The ocean is launching its brilliant waves against the asphalt-black walls of the mountain, and in the night of this ocean I am finding the freshness of dispersed springs. Harbors catch fire at the edge of the sea. Everything, at last, is upside down. The skies are confused with blackness and the water is green like eyes which are cruel and opened on smoke.
I feel trapped in this universe and think of what an anti-universe could mean, which is still a universe; there is no way out.

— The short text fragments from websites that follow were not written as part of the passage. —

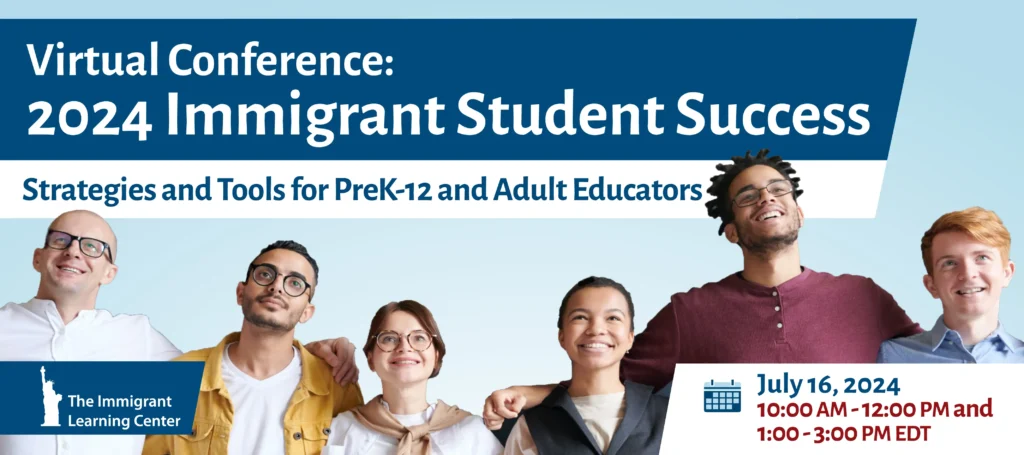 Virtual Conference: 2024 Immigrant Student Success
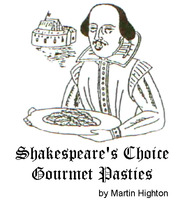 Shakespeare's Choice Gourmet Pasties by Martin Highton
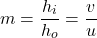 \[m = \frac{h_i}{h_o} = \frac{v}{u}\]
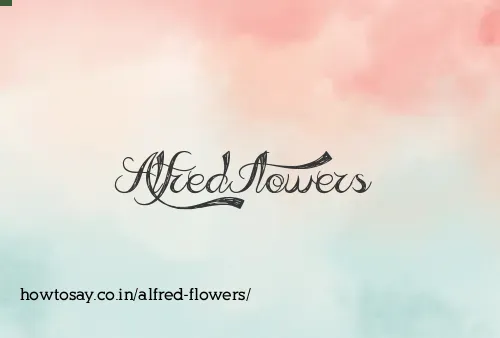 Alfred Flowers
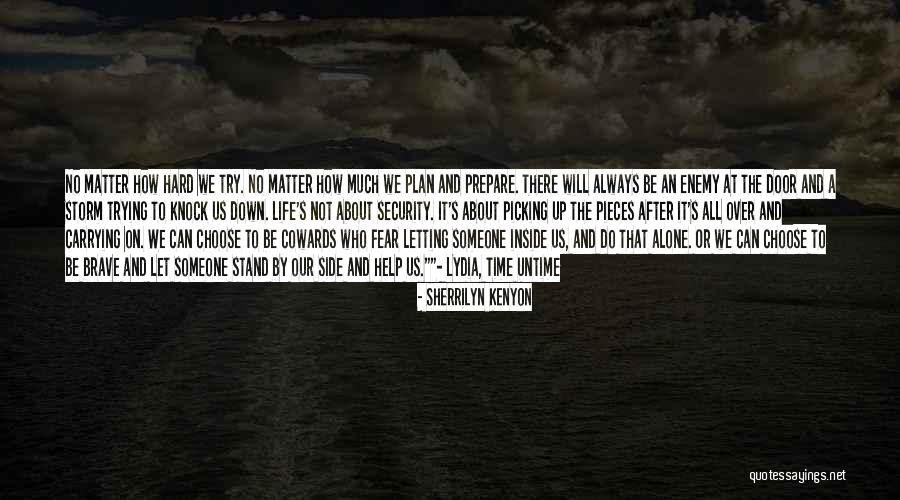 Always Stand By Your Side Quotes By Sherrilyn Kenyon Always Stand By Your Side Quotes By Sherrilyn Kenyon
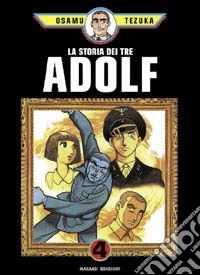 La storia dei tre Adolf. Vol. 4 libro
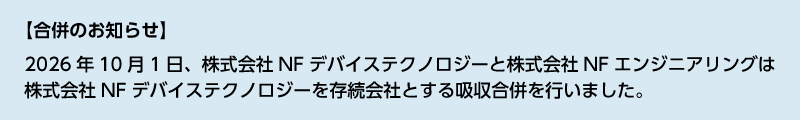 【合併のお知らせ】／2026年10月1日、株式会社NFデバイステクノロジーと株式会社NFエンジニアリングは株式会社NFデバイステクノロジーを存続会社とする吸収合併を行いました。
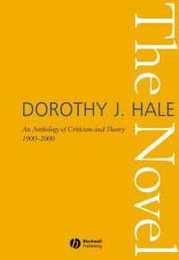 The Novel: An Anthology of Criticism and Theory 1900-2000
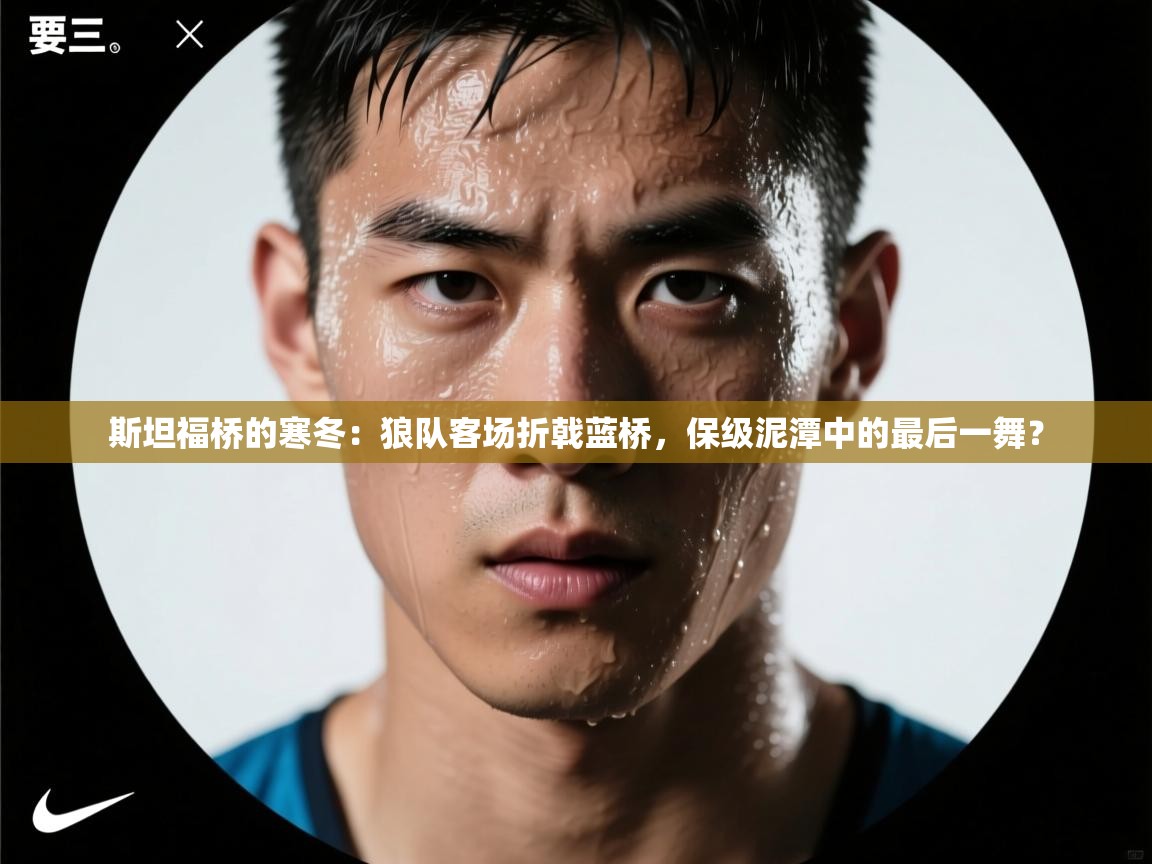 斯坦福桥的寒冬：狼队客场折戟蓝桥，保级泥潭中的最后一舞？  第1张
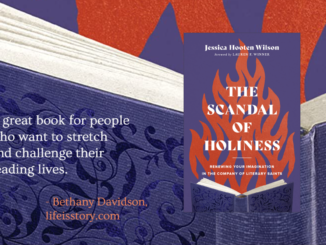 The Scandal of Holiness Jessica Hooten Wilson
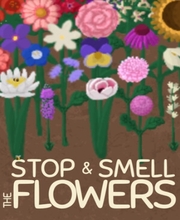 Stop and Smell the Flowers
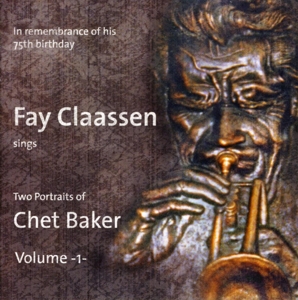 Claassen, Fay – Two Portraits of Chet Baker Vol.1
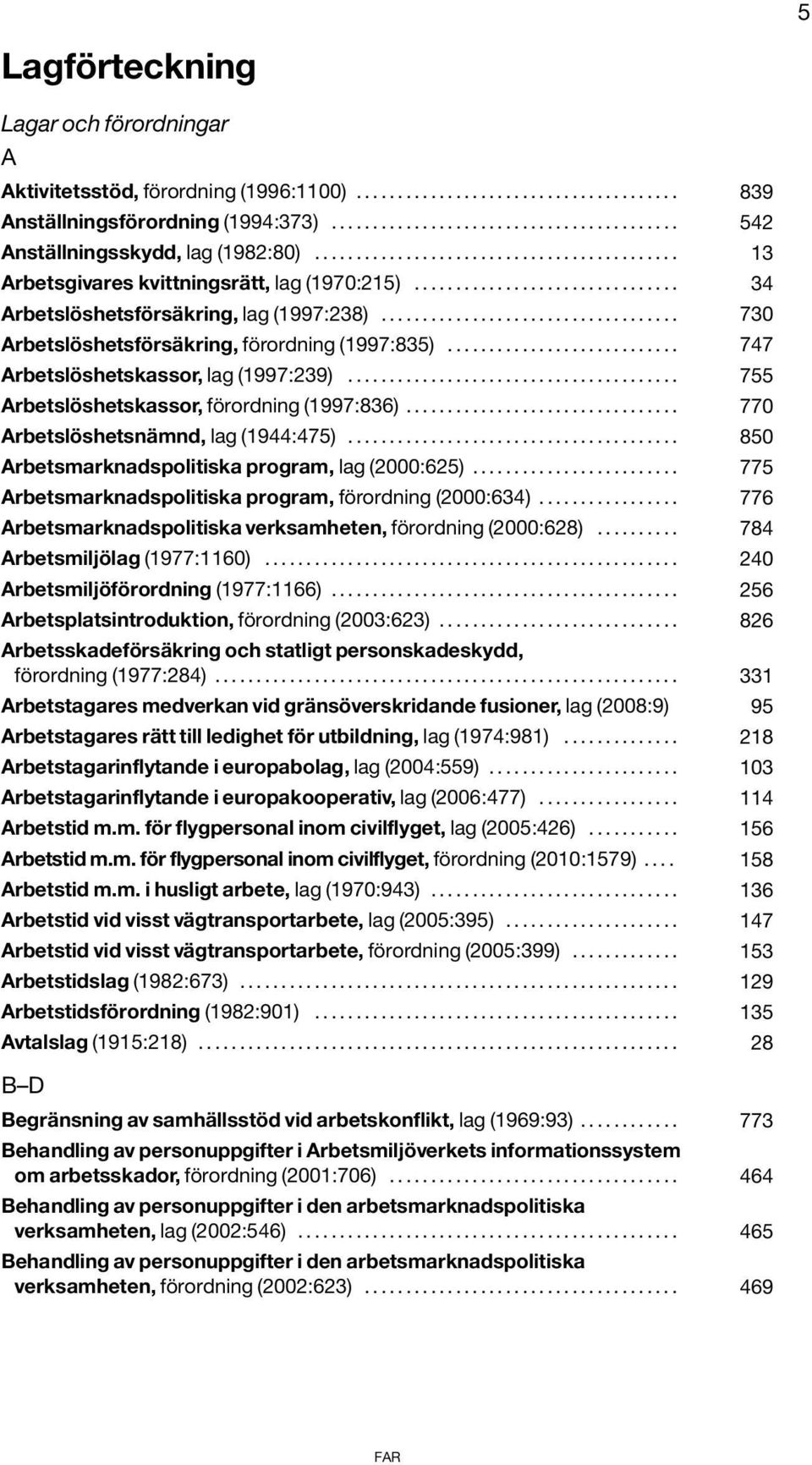 ................................... 730 Arbetslöshetsförsäkring, förordning (1997:835)............................ 747 Arbetslöshetskassor, lag (1997:239).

When the sun sets behind any mountain it looks as if some extraordinary things are happening, back there, in and beyond the sunlight. We want to be on the top of the mountain and see its other side, and further, knowing well, though, that other mountains, hills, or at last, the curvature of the earth itself, will always hide “whatever is going on there.” And we are left with the sort of wonder that the sense of eternity always carries with it.
When the car turned down D Street, the mountain appeared like an Angel with a sword telling us to stop. We received it like a blow in the stomach. But everything being mobile like the earth and the sun, we eventually left Tamalpais behind, in its blue grandeur, its puzzled spirit.
Often, coming back from the Richmond Bridge, just when San Quentin is left behind, at a certain curve of the road, there surges an event, there happens a double movement: the lateral movement of the car, to my right, and the vertical movement of the mountain which seems to be rising from the ground. She seems to be rising and filling a configuration that I already know is hers. That’s where comes, for me, that feeling of latent prophesy that I associate with the vision I have of the mountain.
Cruising on Magnolia Avenue, in Larkspur, we were chasing the clouds .They looked like flying saucers. One of them was Moby Dick itself, starting a new voyage in a new ocean. They were moving in slow circles. So was Tamalpais: slowly rotating as the road was curving. And our minds too were furry, velvety, soft and curvilinear, our minds were the soft skin of the mountain and its gradually ever changing shadows.
The Indian called the Mountain Tamal-Pa, “The One close to the Sea.” The Spaniard called it Mal-Pais, “Bad Country”! The difference between the native and the conqueror is readable in these two different perceptions of the same reality. Let us be the Indian and let be! What is close to the sea shall remain close to the sea.